=== Document extract ===

┌──

This chapter explains the two execution contexts in General Bots: User Context and System Context. Understanding these contexts is essential for building secure, properly scoped bot interactions.

Overview

Every API call and BASIC script execution happens in one of two contexts:

Context Identity Use Case
User Context Logged-in user Interactive operations on user's behalf
System Context Bot service account Automated/scheduled operations

User Context

Definition

User Context means the operation is performed as the authenticated user, using their identity and permissions.

Characteristics

  • Identity: The logged-in user's ID
  • Permissions: Limited to what the user can access
  • Scope: Only user's own resources
  • Token: User's OAuth access token

When User Context Applies

  1. Interactive Chat: User sends a message
  2. File Operations: User uploads/downloads files
  3. Email Access: User reads their inbox
  4. Calendar: User views their schedule
  5. Tasks: User manages their task list

Example Flow

User logs in → OAuth token issued → User asks bot to send email
                                           ↓
                               Bot sends email AS the user
                                           ↓
                               Email "From:" shows user's address

BASIC Script Example

' This runs in User Context when triggered by user interaction
' The email is sent from the logged-in user's account

TALK "Who should I email?"

└──

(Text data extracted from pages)

┌──

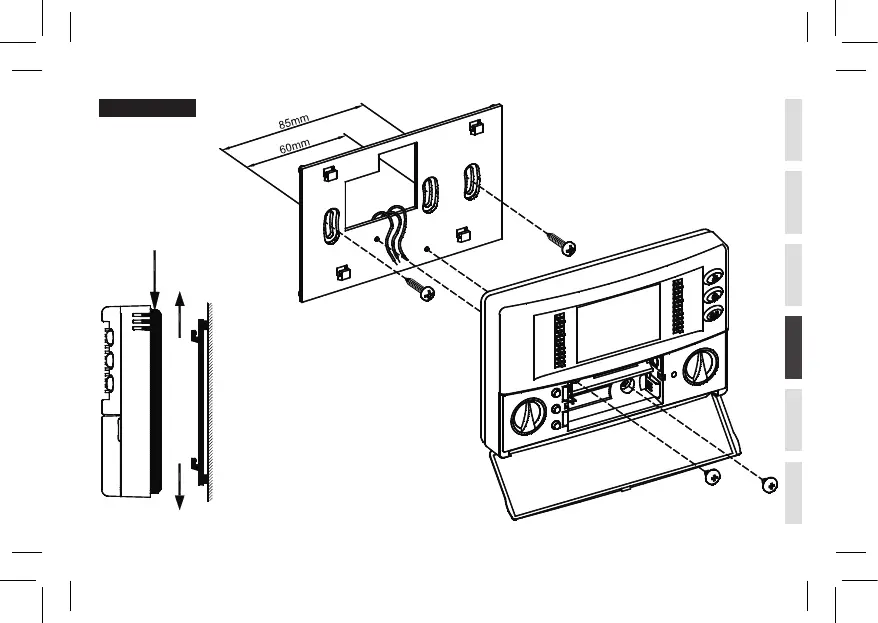 85mm
60mm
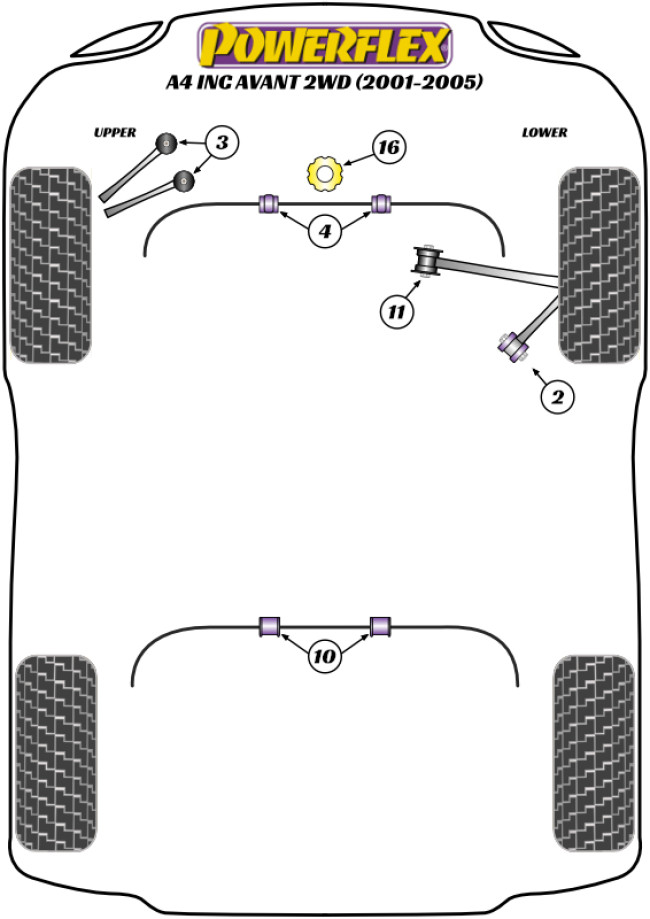 POWERFLEX
A4 INC AVANT 2WD (2001-2005)

UPPER

3

16

LOWER

4

11

2

10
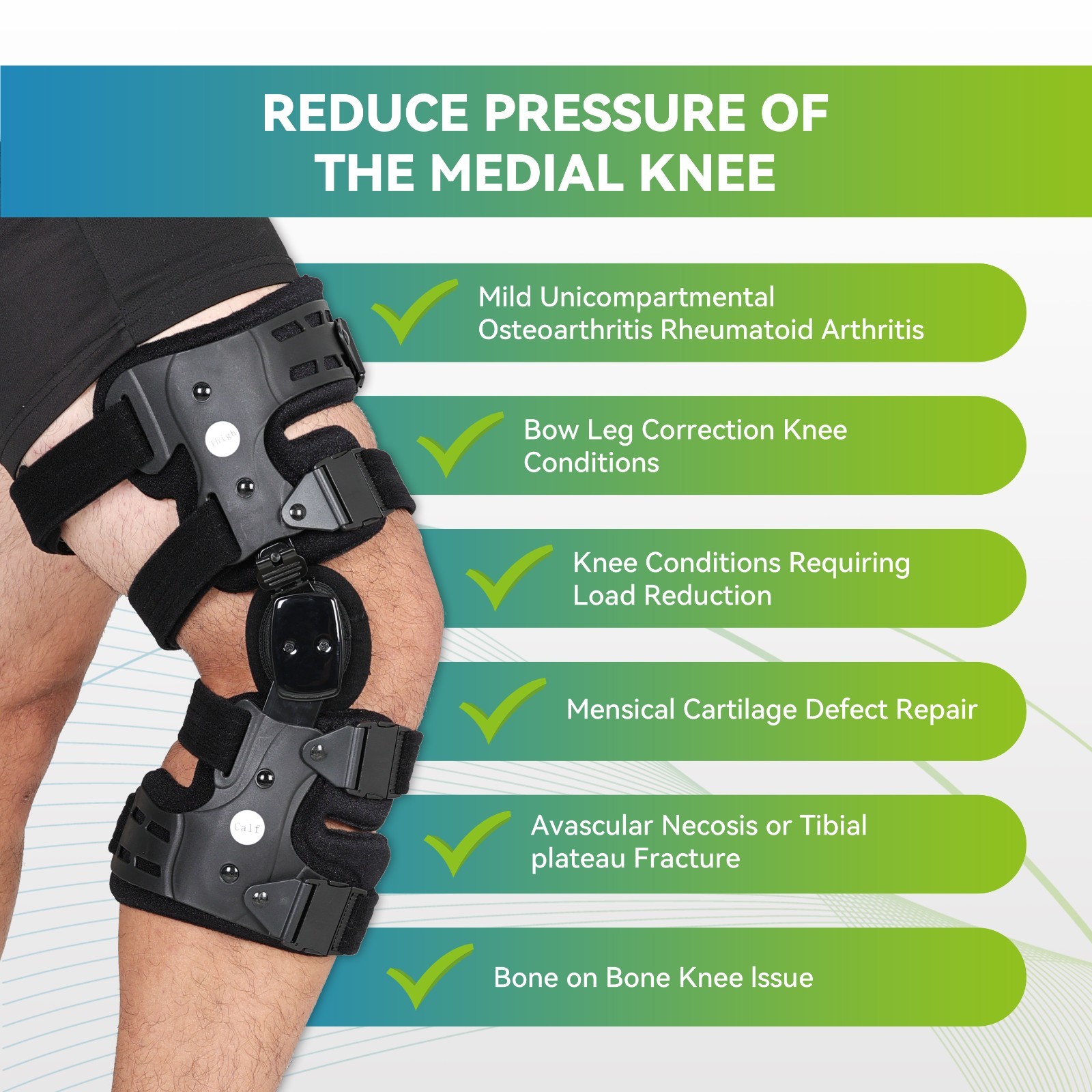 REDUCE PRESSURE OF THE MEDIAL KNEE

Thigh

Calf

Mild Unicompartmental Osteoarthritis Rheumatoid Arthritis

Bow Leg Correction Knee Conditions

Knee Conditions Requiring Load Reduction

Mensical Cartilage Defect Repair

Avascular Necosis or Tibial plateau Fracture

Bone on Bone Knee Issue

└──

=== Assignment A ===
According to the excerpt on General Bots execution contexts, what identity does System Context use?
=== Assignment B ===
Carry on the chapter on General Bots execution contexts from its final line.

=== Task response A ===
The bot service account.

=== Task response B ===
recipient = HEAR

TALK "What's the subject?"
subject = HEAR

TALK "What's the message?"
body = HEAR

SEND MAIL recipient, subject, body
TALK "Email sent from your account to " + recipient

Access Boundaries

In User Context, the bot can only access:

Resource Access Level
Files User's files and shared files
Email User's mailbox only
Calendar User's calendar only
Tasks User's tasks only
Contacts User's contacts
Meet Meetings user is invited to

System Context

Definition

System Context means the operation is performed by the bot system itself, using a service account with elevated permissions.

Characteristics

  • Identity: Bot's service account
  • Permissions: Defined by admin configuration
  • Scope: Cross-user or system-wide resources
  • Token: Service account credentials

When System Context Applies

  1. Scheduled Tasks: Cron-based script execution via SET SCHEDULE
  2. Event Handlers: ON keyword triggers
  3. Admin Operations: User management
  4. Analytics: Cross-user reporting
  5. Backups: System-wide data export
  6. Bot-Initiated Messages: Proactive notifications

Example Flow

Schedule triggers at 9:00 AM → System context activated
                                       ↓
                            Bot sends summary to all managers
                                       ↓
                            Email "From:" shows bot's address

BASIC Script Example

' This runs in System Context (scheduled task)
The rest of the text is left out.